Given data:

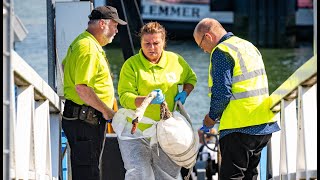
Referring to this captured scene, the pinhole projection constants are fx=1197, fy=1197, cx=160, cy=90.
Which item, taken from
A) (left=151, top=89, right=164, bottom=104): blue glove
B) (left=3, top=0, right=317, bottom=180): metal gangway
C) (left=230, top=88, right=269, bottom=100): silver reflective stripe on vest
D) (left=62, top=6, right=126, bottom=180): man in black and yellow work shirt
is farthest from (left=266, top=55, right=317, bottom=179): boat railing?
(left=62, top=6, right=126, bottom=180): man in black and yellow work shirt

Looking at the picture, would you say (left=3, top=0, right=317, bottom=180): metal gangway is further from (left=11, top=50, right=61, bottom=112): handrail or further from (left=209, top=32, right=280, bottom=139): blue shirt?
(left=209, top=32, right=280, bottom=139): blue shirt

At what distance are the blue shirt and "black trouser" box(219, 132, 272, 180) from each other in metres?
0.03

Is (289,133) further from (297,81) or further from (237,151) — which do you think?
(297,81)

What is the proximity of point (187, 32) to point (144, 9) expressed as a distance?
3.12 meters

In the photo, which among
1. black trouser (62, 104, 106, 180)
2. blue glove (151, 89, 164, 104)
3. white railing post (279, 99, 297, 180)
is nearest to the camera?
white railing post (279, 99, 297, 180)

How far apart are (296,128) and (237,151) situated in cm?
39

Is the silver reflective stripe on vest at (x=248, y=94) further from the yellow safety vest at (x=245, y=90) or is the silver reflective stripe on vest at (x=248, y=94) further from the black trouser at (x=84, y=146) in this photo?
the black trouser at (x=84, y=146)

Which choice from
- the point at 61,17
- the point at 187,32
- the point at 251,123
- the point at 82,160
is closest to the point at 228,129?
the point at 251,123

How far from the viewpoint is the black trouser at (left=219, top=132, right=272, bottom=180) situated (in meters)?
7.19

Exercise:
Copy out every line above word for word, leaving out the pictures.

Solution:
Referring to this captured scene, the pinhole projection constants are fx=1197, fy=1197, cx=160, cy=90.
Which item, taken from
A) (left=151, top=89, right=164, bottom=104): blue glove
B) (left=3, top=0, right=317, bottom=180): metal gangway
C) (left=230, top=88, right=269, bottom=100): silver reflective stripe on vest
D) (left=62, top=6, right=126, bottom=180): man in black and yellow work shirt
is farthest from (left=266, top=55, right=317, bottom=179): boat railing?
(left=62, top=6, right=126, bottom=180): man in black and yellow work shirt

Looking at the picture, would you say (left=3, top=0, right=317, bottom=180): metal gangway is further from (left=11, top=50, right=61, bottom=112): handrail or further from (left=209, top=32, right=280, bottom=139): blue shirt?
(left=209, top=32, right=280, bottom=139): blue shirt

At what distance are the blue shirt and "black trouser" box(219, 132, 272, 180) from each other in metres?
0.03

Is (289,133) further from (297,81) or further from (237,151) — which do you think?
(297,81)

What is the proximity of point (187, 32) to point (144, 9) expressed as a distance?
3.12 meters

In the photo, which among
1. black trouser (62, 104, 106, 180)
2. blue glove (151, 89, 164, 104)
3. white railing post (279, 99, 297, 180)
is nearest to the camera?
white railing post (279, 99, 297, 180)

How far apart are (296,128) and (237,151) situated in cm?
39

Is the silver reflective stripe on vest at (x=248, y=94) further from the yellow safety vest at (x=245, y=90) or is the silver reflective stripe on vest at (x=248, y=94) further from the black trouser at (x=84, y=146) in this photo?
the black trouser at (x=84, y=146)

Which choice from
- the point at 61,17
- the point at 187,32
- the point at 251,123
- the point at 82,160
is closest to the point at 228,129?
the point at 251,123

How far from the viewpoint is the black trouser at (left=219, top=132, right=272, bottom=180) situated (in meters)?
7.19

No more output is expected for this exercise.